In a comment, Jonathan Walkup writes:

However, I was surprised in retrospect that so many speakers seemed to pop up again and again.  Not that I don't enjoy Bob Balaban's talks immensely, but it almost seems like you could have gone to the Sphere this year and only been in sessions he presented :-)

I'd like to put in an early vote for as diverse a set of speakers as possible next year.  I can't imagine that someone who has two or three presentations to work on can devote as much time to getting them right as someone who only has one to give.  I'm also curious about how many of the speakers this year were new to Lotusphere.  Do you track that?
So, I suspect Rocky will chime on this as well but here's my take.

We made a major effort to select many new speakers for Lotusphere 2006.    In the innovations track, about half of the sessions were net new speakers.  In the infrastructure track, I worked with a track with about 40% new speakers.  In the Best Practices track, Rocky selected a number of Lotusphere "virgins" -- Devin Olsen, Paul Mooney, Warren Elsmore, Chris Whisonant, and others.  Put another way, when we had "Gurupalooza" on Thursday, I wasn't able to call on all the speakers by name -- because many of the faces were brand new to me.

Yes, there were a few frequent speakers like Bob Balaban (seven sessions), Chris Reckling (three sessions plus repeats) Bill Buchan (three sessions), and Peter Janzen (four sessions).   On the other hand, there were 313 speakers at Lotusphere 2006 overall.  There were 328 speakers overall at Lotusphere 2005.  So while there was a minor drop in the number of unique voices year to year, it's still over 300 total.  Plenty of diversity.

As for having enough time to devote to getting them right -- I think you sell the speakers short.  I may have "only" had two sessions during Lotusphere 2006, but I had just as much (or more) competition for my time (sessions at Software University the week prior, press and customer meetings during Lotusphere, etc).  The January balancing act has just become like "tax season" for many of us -- we know how to put it into overdrive and get it done.  For my two sessions, I drew content from the work I did for the IBM meeting the week prior, from my Lotusphere presentations of previous years, and from my weblog.  For some of our speakers, their Lotusphere content is essentially their "canned" pitch from the last six-twelve months of road shows and training events.

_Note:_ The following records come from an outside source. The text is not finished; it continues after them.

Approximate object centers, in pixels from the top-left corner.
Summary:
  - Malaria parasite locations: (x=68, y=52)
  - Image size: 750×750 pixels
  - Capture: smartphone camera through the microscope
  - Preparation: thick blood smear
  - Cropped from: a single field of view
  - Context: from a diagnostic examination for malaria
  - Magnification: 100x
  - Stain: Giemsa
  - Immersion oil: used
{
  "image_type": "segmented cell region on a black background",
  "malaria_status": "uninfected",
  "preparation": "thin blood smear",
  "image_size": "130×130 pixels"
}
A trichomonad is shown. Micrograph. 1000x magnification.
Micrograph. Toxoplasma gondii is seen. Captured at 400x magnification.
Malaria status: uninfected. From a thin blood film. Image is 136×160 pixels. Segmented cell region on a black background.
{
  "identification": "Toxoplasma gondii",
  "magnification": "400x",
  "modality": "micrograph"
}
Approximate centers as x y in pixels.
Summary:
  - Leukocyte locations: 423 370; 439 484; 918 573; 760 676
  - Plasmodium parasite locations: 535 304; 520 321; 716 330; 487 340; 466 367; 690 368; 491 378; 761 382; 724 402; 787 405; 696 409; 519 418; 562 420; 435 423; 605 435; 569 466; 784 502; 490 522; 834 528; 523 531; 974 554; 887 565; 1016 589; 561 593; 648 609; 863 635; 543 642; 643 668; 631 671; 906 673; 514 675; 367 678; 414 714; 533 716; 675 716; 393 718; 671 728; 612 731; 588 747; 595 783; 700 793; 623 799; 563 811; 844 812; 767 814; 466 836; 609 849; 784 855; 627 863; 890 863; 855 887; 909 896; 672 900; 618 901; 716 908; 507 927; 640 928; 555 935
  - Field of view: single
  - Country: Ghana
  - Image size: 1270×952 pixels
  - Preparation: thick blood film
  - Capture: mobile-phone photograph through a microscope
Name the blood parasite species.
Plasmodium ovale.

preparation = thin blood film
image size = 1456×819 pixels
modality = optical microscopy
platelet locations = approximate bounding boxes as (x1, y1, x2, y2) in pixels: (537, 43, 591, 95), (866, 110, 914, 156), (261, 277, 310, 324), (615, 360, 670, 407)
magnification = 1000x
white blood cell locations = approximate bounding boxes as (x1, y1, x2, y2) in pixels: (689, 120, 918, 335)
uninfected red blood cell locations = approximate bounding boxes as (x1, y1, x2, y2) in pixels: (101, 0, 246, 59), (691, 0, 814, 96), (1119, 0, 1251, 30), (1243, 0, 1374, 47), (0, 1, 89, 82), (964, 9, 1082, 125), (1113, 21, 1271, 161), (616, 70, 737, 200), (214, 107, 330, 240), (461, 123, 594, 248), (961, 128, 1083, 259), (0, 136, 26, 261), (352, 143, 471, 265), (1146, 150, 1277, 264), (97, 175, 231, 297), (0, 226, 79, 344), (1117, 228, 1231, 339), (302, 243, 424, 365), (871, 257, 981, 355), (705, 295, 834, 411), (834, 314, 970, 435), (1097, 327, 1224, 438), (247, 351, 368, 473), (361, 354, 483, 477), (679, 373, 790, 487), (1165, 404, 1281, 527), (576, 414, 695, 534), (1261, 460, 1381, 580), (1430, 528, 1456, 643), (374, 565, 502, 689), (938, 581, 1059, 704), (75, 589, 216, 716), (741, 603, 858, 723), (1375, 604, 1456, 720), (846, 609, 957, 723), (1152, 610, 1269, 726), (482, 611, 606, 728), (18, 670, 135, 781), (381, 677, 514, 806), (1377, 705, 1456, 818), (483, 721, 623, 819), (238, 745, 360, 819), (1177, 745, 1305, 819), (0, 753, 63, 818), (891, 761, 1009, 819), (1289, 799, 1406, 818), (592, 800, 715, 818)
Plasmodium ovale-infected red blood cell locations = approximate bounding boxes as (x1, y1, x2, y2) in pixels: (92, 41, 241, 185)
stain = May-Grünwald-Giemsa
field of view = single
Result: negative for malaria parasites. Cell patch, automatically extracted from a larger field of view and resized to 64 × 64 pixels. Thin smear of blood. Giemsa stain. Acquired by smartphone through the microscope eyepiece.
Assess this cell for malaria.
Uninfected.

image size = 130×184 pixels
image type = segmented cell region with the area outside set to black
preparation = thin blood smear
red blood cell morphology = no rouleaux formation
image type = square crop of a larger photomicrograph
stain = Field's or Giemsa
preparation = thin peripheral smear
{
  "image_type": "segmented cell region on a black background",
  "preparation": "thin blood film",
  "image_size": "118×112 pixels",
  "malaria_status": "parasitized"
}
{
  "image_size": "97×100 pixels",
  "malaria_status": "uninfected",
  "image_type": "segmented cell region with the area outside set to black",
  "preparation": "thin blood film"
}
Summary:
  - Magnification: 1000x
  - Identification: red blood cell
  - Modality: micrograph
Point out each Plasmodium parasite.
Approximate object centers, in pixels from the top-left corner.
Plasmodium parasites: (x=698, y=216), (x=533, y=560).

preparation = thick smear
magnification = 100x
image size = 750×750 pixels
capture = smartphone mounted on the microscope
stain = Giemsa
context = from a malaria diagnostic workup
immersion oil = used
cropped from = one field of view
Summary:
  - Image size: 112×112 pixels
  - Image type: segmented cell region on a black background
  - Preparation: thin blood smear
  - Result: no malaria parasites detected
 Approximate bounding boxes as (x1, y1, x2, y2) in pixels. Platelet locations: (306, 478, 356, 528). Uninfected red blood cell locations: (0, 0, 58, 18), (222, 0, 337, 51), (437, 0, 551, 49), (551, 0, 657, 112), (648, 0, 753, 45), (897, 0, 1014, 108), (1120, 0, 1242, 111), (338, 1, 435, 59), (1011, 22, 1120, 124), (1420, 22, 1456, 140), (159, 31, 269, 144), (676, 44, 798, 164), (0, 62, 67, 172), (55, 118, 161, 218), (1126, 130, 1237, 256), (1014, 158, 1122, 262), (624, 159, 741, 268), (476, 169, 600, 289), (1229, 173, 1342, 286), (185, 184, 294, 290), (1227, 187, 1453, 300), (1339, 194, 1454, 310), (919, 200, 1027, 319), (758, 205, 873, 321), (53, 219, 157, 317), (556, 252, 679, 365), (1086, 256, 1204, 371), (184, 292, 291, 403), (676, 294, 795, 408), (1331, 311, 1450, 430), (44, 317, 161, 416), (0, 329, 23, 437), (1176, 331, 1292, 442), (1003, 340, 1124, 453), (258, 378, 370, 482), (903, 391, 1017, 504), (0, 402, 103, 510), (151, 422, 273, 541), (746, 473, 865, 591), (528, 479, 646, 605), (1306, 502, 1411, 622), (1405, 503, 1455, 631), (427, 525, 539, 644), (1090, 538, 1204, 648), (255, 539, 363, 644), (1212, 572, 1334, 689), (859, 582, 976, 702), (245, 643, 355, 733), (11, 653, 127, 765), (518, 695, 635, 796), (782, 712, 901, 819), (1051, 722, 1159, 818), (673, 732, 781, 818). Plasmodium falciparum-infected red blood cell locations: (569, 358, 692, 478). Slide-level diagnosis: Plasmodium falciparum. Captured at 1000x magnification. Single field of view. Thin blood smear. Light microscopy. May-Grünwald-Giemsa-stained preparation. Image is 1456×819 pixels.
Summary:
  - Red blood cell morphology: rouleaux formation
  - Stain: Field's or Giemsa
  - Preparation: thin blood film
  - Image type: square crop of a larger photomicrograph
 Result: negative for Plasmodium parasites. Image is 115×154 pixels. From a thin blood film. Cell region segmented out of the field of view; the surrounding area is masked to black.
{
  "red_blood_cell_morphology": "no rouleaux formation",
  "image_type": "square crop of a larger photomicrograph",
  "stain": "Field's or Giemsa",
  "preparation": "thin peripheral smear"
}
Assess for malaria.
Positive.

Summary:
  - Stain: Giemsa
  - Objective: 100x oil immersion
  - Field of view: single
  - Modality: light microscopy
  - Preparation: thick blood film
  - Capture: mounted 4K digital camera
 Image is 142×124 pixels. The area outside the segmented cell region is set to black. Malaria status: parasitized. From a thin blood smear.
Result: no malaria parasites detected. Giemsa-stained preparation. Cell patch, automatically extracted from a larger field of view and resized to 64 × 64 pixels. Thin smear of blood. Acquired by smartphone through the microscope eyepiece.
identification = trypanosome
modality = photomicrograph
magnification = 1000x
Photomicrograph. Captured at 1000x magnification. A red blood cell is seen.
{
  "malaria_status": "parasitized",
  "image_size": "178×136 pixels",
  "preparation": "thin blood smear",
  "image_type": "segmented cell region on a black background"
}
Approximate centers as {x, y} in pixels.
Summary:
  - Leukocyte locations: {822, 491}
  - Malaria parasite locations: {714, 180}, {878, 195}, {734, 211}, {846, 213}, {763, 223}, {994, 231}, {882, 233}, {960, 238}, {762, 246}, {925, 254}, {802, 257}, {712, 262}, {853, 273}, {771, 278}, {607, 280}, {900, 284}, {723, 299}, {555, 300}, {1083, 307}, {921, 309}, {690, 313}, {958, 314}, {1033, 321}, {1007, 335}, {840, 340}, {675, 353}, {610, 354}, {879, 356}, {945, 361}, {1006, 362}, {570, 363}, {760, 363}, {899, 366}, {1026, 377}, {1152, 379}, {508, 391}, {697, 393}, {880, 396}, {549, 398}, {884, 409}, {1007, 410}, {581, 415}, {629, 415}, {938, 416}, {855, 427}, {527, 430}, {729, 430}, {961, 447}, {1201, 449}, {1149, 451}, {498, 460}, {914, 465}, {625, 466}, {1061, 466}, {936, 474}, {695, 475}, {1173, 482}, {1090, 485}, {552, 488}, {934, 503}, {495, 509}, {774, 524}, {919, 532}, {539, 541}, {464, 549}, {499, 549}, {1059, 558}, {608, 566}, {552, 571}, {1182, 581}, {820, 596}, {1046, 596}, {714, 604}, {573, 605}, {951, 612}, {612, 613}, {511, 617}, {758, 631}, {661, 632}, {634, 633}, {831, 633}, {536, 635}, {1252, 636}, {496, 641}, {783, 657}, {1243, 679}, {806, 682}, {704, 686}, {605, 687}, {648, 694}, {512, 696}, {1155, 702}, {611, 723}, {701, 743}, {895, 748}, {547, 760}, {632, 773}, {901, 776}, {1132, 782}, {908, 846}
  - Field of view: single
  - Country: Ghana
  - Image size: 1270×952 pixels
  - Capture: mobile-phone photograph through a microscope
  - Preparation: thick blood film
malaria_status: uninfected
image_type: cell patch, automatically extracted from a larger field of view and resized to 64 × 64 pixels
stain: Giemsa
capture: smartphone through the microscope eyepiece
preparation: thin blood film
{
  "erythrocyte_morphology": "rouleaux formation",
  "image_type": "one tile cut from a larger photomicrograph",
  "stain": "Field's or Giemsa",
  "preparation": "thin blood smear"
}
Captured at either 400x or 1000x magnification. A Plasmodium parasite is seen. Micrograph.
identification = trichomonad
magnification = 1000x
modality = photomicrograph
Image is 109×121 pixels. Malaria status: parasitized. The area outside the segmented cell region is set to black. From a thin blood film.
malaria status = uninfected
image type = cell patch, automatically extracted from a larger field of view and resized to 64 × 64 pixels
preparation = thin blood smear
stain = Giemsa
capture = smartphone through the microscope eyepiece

At any rate, as a track manager, I pay careful attention to ratings from years past when selecting speakers.  Even in my track, where I have little choice over speakers (due to subject matter expertise), I made adjustments and rejections based on feedback and reputation.  That's why the overall conference ratings have gone up sequentially the last four years.  I'm expecting that trend to continue when we get the ratings for LS06.